━━━ Reading text ━━━

Ok, we made a call, our memory, CPUs, busses, all that is going to be 8 bits wide. (64 these days, but can’t be bothered to type all the big numbers later, it all works the same)

Nice, but … we can only represent numbers 0-255 with that.

To deal with larger integers, we split them into two or four parts, depending how big we need them to be. Two bytes goes up to 65535, four up to 4294967295. It becomes a little messy at the machine level assembly (to get a large number you have to go to the RAM twice, arithmetic rules become dirty because the carry part has to move between bytes etc). But it all works out in the end. It’s generally built into hardware – there is a special part of the CPU to deal with it all, ALU (Arithmetic-Logic Unit).

Many programming languages have different types for integers of different sizes because of this: short, int, long – the smaller you keep it the faster it goes. Rarely matters on a 64 bit computer, but good to know where it’s from.

Another problem is counting …

First, how does addition work in binary? Same as decimal, just smaller …

Say you have 101b + 1b

You write them one under the other:

101

001

—–

Start from right to left … 1+1 = 2, no digit for 2, so we write 0, carry 1 over

Next place 0+0 = 0, but we got to add 1 that we carry, so 0+0+1 = 1

Next place 1+0 =1

We get 110.

Now, say you start counting on an 8 bit computer 1, 2, 3, ….. Adding one to the previous number every time. Then you hit 255 on an eight bit computer … it looks like this:

11111111b + 1b

You do your usual arithmetic, add one to the last digit, oh, it’s 2, so we write 0 carry 1, add that one to the next digit, oups again, ok, write 0 carry 1 and so on, 0s everywhere and you carry the last one to one more place to the left:

100000000b

Nice BUT omg omg omg – this is 9 bits. Can’t fit into memory, can’t fit into registers, can’t fit on the bus. All that fits into the 8 bits is 00000000b.

This is called overflow.

The output that comes out is 0, because that’s all that fits into the 8 bits. The poor one that’s pushed out is gone 😦

CPUs generally have a special flag to denote that overflow just happened, but programming languages don’t often handle this; you just gotta be careful or you’ll end up counting up and then suddenly be back at 0 again.

Ok ok, we can live with that, we’ll figure it out … but what about negative numbers? Where do you put a minus?

That’s where it gets really weird. You use something called two’s complement … it’s clever but super boring.I read it a million times, worked it out with pen and paper a thousand times and forgot all about it within an hour each time. Here it is just for completeness but I would not worry too much: https://en.wikipedia.org/wiki/Two%27s_complement. In the end, the reason it works is because of this rolling over when you overflow … Back to that example above, if you ignore the overflow:

11111111b + 1b = 00000000b

So, when you add 1 to 11111111 you get 0: if you close one eye and ignore the last carry bit, 11111111 works like -1 does.

But, if you think it as an unsigned number, then

11111111b = 255d

The truth is, the machine don’t care what we wanna call or how to interpret a certain pattern of bits. We use some properties of these patterns and properties of the rules of manipulating them the best we can to model abstract concepts that have meaning to us. These concepts can be data, but data in isolation means nothing – it is actually mostly defined by what you can do to it or with it; so we also model operations/behaviour the same way. This point is pervasive; remembering it all the time will change your view of programming computers.

Encoding other data

We now know how to represent integers in a digital computer. There are limitations, but it works most of the time.

━━━ Exercise data ━━━

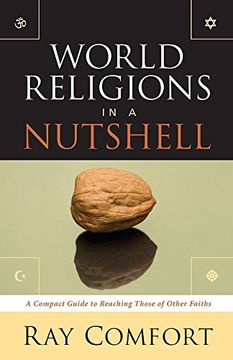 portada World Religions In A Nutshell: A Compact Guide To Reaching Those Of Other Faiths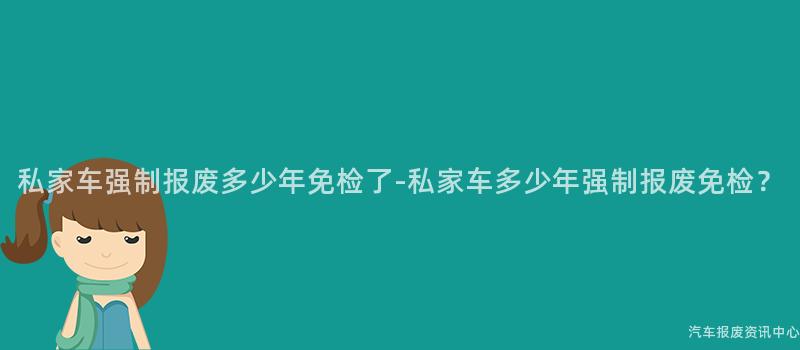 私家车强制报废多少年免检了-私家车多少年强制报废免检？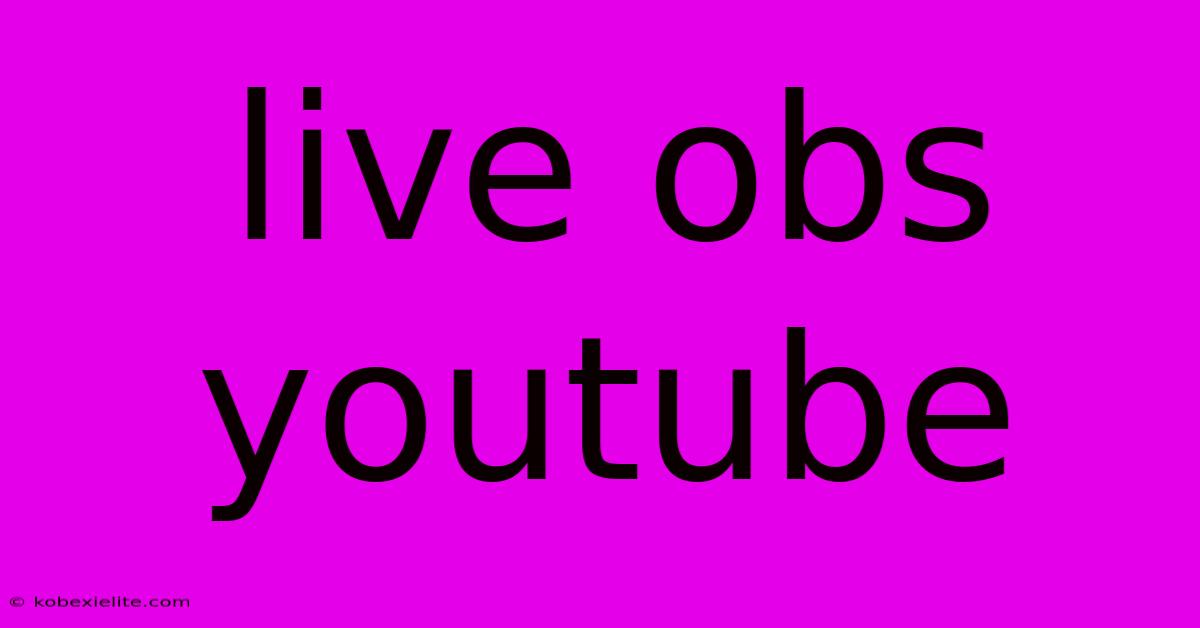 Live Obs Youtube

━━━

**Problems to solve**
(A) Answer these questions from the text on binary integers:
(i) How high can a number go when stored in two bytes?
(ii) Which part of the CPU handles the arithmetic for larger integers?
(iii) What term does the text give to the case where adding 1b to 11111111b yields a result too wide for 8 bits?
(B) Reproduce the text on binary integers word for word, everything from "You do your" down to "bits is 00000000b.".

**Expected responses**
(A)
(i) 65535
(ii) The ALU (Arithmetic-Logic Unit)
(iii) Overflow

(B)
You do your usual arithmetic, add one to the last digit, oh, it’s 2, so we write 0 carry 1, add that one to the next digit, oups again, ok, write 0 carry 1 and so on, 0s everywhere and you carry the last one to one more place to the left:

100000000b

Nice BUT omg omg omg – this is 9 bits. Can’t fit into memory, can’t fit into registers, can’t fit on the bus. All that fits into the 8 bits is 00000000b.